- **Directions**
Pull out every row below that contains the word "does", copying each one in full.
-- Start --
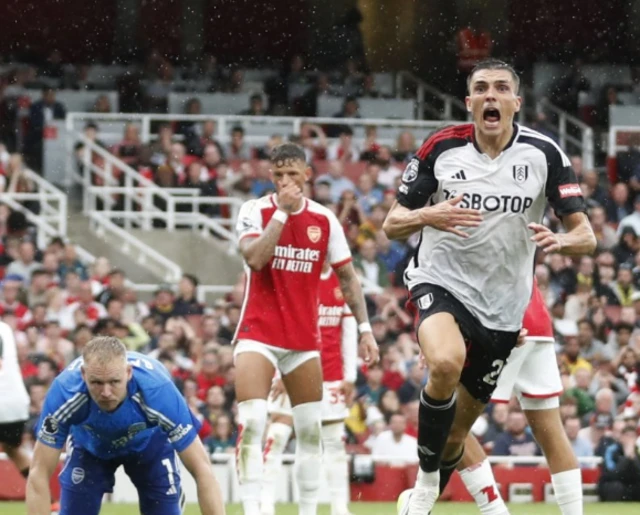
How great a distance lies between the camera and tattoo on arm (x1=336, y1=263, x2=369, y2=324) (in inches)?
389

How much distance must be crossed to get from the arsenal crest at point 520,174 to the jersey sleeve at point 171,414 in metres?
1.92

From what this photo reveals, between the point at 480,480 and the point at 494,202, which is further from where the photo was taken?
the point at 480,480

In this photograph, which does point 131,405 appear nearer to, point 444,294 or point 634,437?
point 444,294

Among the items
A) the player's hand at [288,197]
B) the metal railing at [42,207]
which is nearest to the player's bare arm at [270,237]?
the player's hand at [288,197]

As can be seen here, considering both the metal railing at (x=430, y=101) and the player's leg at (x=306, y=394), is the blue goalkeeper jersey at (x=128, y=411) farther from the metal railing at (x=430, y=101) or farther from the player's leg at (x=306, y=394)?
the metal railing at (x=430, y=101)

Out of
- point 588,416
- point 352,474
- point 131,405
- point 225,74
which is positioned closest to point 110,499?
point 352,474

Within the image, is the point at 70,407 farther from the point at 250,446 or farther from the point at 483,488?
the point at 483,488

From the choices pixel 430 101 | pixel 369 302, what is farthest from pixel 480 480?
pixel 430 101

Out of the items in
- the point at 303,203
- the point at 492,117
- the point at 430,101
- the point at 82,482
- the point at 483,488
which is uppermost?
the point at 430,101

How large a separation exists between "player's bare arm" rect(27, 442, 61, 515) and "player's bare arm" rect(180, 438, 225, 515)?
1.99 ft

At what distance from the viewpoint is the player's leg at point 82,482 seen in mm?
8297

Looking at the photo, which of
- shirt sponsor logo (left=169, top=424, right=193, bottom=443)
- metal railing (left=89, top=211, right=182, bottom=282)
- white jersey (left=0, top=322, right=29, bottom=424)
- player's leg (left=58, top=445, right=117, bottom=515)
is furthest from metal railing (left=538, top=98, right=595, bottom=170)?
shirt sponsor logo (left=169, top=424, right=193, bottom=443)

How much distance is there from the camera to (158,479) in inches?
329

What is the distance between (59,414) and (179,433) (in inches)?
22.6
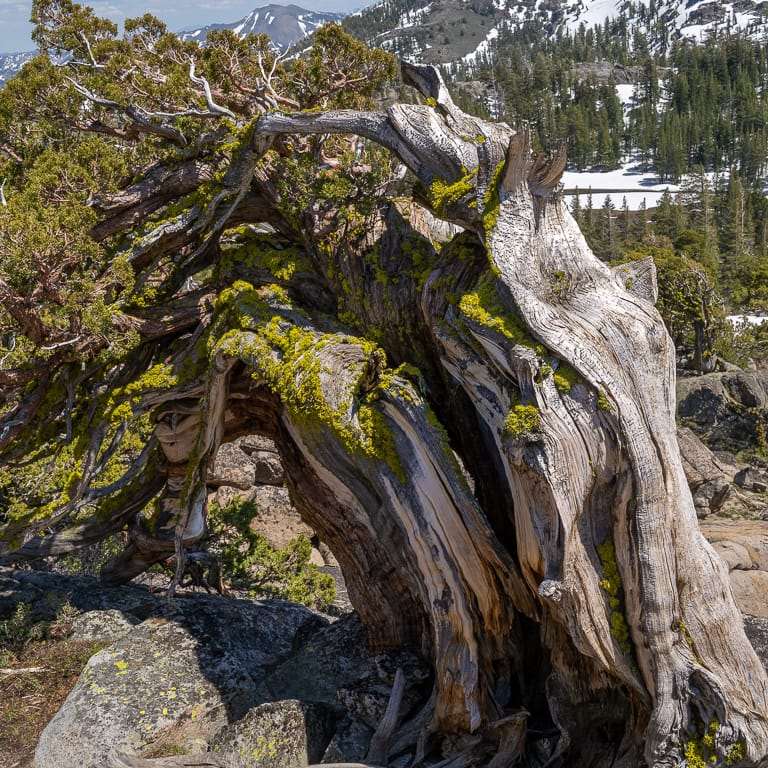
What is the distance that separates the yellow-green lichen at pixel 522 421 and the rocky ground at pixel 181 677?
10.6ft

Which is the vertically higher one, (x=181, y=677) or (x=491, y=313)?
(x=491, y=313)

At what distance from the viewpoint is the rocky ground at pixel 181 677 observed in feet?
23.2

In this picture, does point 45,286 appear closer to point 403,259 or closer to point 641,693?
point 403,259

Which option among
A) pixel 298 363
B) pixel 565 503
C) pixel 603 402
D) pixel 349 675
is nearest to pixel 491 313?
pixel 603 402

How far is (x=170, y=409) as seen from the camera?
29.9 feet

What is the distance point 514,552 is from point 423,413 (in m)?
1.82

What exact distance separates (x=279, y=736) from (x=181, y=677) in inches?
73.0

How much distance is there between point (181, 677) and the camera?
8180 mm

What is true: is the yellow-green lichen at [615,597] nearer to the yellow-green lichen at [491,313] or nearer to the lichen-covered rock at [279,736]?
the yellow-green lichen at [491,313]

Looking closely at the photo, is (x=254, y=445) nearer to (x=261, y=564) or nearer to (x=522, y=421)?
(x=261, y=564)

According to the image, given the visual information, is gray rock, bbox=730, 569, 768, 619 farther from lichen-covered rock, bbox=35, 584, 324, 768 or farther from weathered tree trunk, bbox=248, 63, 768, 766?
lichen-covered rock, bbox=35, 584, 324, 768

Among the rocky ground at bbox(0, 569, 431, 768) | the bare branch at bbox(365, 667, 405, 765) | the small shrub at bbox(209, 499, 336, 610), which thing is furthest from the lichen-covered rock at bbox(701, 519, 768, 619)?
the small shrub at bbox(209, 499, 336, 610)

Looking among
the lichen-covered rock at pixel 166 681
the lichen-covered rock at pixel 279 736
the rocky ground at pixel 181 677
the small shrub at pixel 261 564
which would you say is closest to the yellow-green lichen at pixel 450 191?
the rocky ground at pixel 181 677

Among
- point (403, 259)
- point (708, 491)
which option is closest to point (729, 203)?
point (708, 491)
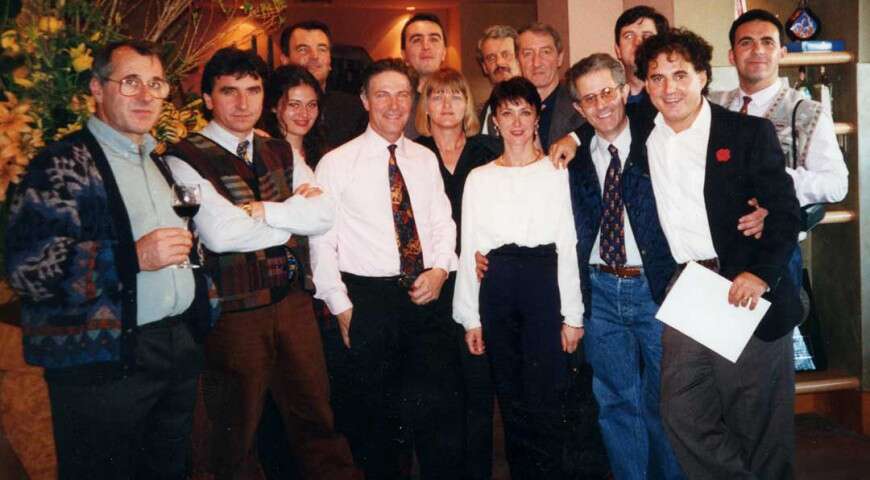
-- End --
- **Solution to the problem**
In this photograph, which does point 131,405 appear nearer to, point 444,294 or point 634,437?
In this picture, does point 45,286 appear closer to point 403,259 or closer to point 641,693?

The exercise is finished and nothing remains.